Saat itu kantin sudah ramai, sehingga tak dipungkiri jika meja kantin sudah penuh. Untungnya Sherly punya teman yang bayak. Bahkan hampir semua benar-benar cantik dan tampan. Dan Sherly mengajakku duduk di bangku temannya. Apa aku sudah terlihat seperti bebek diantara angsa?

Kulihat satu persatu dari tiga cowok dan satu cewek teman Sherly. Meskipun aku sudah bersahabat dengan Sherly sejak kecil, tapi belum tentu yang menjadi temannya adalah temanku juga. Aku tipikal orang pendiam, ya aku tidak banyak mengenal orang-orang, bahkan teman sahabatku sendiri.

Para angsa bahkan tak menganggapku ada. Aku tercampakkan disini. Aku diam, mengamati sikap teman-teman Sherly, dan menampakkan wajah polos nan luguku itu.

"Eh gue lupa, kenalin temen gue. Dia Sasya." Aku refleks mendongak ke wajah Sherly. Lalu beralih ke seseorang yang tak kukenali yang menjulurkan tangannya.

"Darrel." Ucapnya acuh. Kujulurkan tanganku dan menjabat tangannya yang putih itu.

Oh, ini namanya Darrel. Ya Tuhan, lembut sekali tangan seorang pria. Tidak ada dua detik, dia menjatuhkan uluran tangannya lalu disembunyikan dibalik saku jaketnya.

"Semua orang sama aja." Batinku

Lalu kuulurkan tanganku untuk menyalimi pria kedua. Tapi dia tak mengangkat tangannya, bahkan melihatkupun juga tidak. Matanya masih terfokus pada handphone miliknya yang kuyakini itu puluhan juta rupiah.

"Zidan" hanya itu yang keluar dari bibirnya. Sherly menatapku kasihan. Tapi aku membalasnya senyum tipis saja. Aku bahkan terbiasa dengan orang-orang yang bersikap sinis seperti itu.
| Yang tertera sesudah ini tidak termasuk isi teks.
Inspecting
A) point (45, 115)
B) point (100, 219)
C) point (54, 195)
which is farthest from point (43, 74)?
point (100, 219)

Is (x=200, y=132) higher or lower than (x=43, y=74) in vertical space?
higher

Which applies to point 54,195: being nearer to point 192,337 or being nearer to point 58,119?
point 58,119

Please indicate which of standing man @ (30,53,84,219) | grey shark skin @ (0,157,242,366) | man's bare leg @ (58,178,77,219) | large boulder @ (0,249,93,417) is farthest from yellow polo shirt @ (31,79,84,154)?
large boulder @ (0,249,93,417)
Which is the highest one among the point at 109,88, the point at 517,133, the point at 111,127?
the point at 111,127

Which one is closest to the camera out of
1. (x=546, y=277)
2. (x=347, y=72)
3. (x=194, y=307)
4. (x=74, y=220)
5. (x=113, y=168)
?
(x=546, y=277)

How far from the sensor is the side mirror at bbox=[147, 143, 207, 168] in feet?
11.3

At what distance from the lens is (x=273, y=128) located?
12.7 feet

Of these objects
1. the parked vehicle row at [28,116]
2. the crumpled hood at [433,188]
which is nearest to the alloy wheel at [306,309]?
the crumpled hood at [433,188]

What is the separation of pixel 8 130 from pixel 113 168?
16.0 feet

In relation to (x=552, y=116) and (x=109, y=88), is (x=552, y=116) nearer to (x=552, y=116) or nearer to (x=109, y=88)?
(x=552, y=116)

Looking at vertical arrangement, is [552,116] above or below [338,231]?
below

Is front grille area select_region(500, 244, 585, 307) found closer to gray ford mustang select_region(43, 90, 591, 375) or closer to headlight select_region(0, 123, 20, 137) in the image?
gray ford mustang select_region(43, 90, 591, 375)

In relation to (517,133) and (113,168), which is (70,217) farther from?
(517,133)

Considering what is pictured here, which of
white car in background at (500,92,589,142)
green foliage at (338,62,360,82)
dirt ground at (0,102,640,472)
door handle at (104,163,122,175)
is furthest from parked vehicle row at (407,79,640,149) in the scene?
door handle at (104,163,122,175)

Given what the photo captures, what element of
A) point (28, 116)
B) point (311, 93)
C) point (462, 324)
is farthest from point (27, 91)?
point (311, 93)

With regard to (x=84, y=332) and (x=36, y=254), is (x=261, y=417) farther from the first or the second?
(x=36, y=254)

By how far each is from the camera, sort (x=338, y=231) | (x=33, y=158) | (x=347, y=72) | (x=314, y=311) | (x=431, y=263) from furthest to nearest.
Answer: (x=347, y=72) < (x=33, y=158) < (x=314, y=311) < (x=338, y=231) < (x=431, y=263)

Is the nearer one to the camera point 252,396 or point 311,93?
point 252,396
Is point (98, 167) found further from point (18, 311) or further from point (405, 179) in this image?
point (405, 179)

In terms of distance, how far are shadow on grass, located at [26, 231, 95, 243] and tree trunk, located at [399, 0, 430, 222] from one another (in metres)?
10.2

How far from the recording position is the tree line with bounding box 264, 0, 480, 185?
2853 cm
Pria yang ketiga, lebih sadis.

"Cupu banget lo." Ucapnya sarkastik. Tatapan matanya juga tajam. Dia bahkan nggak bilang namanya siapa.
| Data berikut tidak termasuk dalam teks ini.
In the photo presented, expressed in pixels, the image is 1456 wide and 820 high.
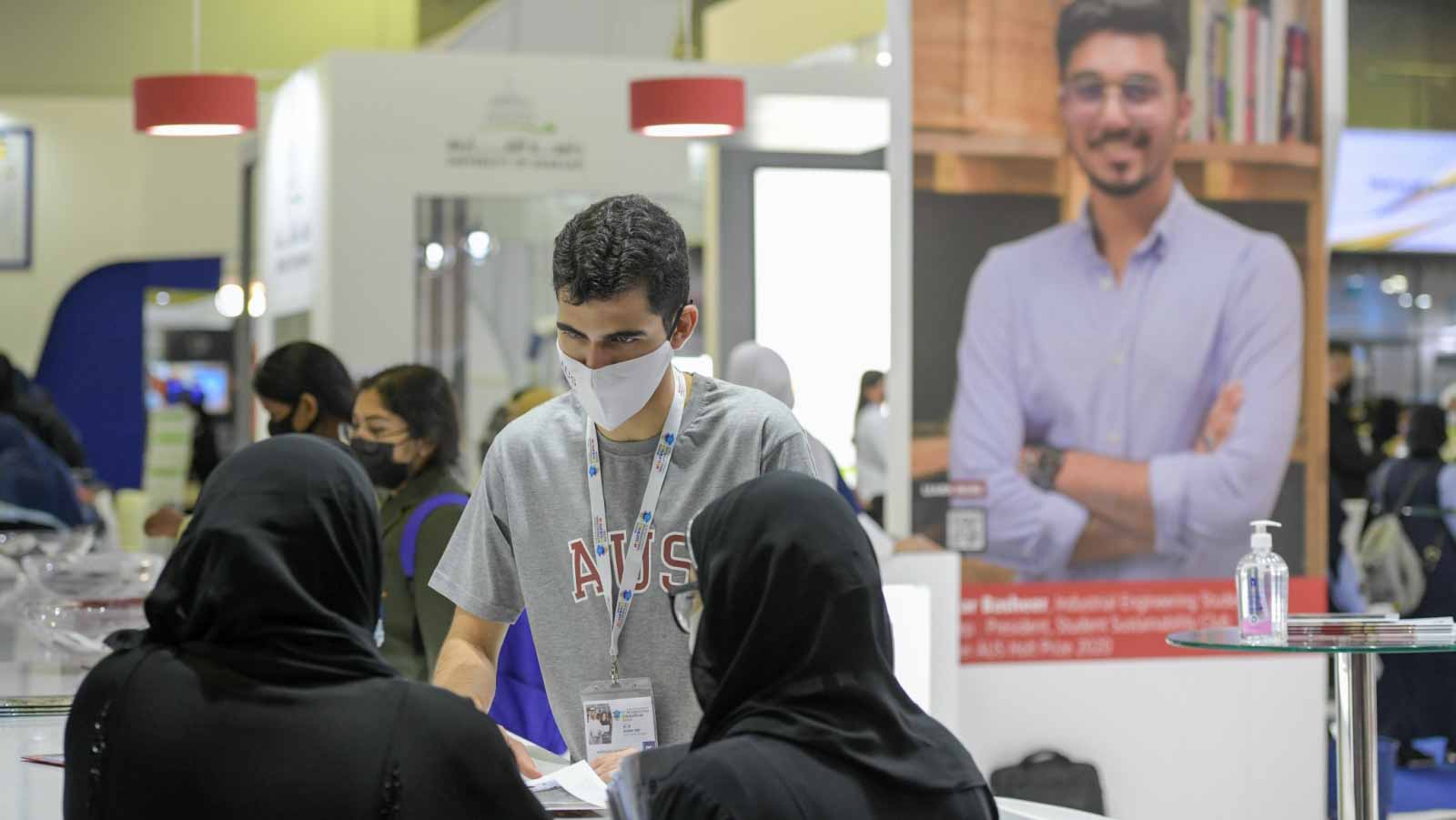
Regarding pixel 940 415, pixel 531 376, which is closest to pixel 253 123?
pixel 531 376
"Santai Do." Ucap cewek yang belum kukenal.

"Do? Namanya komodo?" Batinku tertawa.

"Adelyn." Tangannya terulur untuk menjabat tanganku.
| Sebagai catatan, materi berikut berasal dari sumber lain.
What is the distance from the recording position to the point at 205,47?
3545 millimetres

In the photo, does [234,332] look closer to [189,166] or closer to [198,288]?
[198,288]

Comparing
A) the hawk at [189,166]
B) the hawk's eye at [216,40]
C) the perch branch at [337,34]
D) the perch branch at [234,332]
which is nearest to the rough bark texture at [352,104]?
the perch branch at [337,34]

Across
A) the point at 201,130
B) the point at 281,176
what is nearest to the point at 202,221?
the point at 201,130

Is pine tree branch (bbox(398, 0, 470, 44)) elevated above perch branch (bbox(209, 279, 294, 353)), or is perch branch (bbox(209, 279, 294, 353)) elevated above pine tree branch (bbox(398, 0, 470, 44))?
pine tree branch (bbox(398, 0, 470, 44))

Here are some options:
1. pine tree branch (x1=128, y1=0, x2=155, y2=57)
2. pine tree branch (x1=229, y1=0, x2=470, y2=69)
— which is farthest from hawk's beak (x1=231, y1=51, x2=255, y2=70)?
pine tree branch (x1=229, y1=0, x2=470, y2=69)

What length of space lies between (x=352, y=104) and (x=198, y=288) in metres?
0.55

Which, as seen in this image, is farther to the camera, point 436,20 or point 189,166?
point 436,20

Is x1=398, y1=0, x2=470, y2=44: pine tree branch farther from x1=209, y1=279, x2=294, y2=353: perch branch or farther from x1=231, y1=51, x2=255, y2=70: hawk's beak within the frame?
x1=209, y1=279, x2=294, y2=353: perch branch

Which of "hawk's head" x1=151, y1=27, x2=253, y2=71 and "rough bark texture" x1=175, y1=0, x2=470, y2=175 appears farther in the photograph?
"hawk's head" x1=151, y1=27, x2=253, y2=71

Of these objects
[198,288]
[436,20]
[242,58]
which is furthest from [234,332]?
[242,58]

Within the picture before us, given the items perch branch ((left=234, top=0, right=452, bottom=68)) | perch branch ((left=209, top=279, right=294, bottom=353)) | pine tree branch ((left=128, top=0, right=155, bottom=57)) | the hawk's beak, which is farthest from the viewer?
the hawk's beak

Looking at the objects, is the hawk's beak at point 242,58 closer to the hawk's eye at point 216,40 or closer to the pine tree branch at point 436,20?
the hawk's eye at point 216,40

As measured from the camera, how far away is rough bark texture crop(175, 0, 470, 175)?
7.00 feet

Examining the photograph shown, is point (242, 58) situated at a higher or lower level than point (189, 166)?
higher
Aku terperangah, tanganku refleks membalas uluran tangannya. Kulihat deretan gigi putih dengan senyum menawan itu. Mana ada laki-laki yang tak mau dengannya. Senyumnya manis, tapi seperti ada sesuatu yang ia rencanakan. Aku tak tahu itu, dan tak mau tahu. Itu bukan urusanku.

"Main kerumah gue ya?" Ucap Adelyn ramah. Kedipan matanya seolah menghipnotisku untuk menjawab 'ya'. Senyumnya, mencurigakan.

"Ah, iya." Kujawab dengan anggukan dan sedikit keraguan.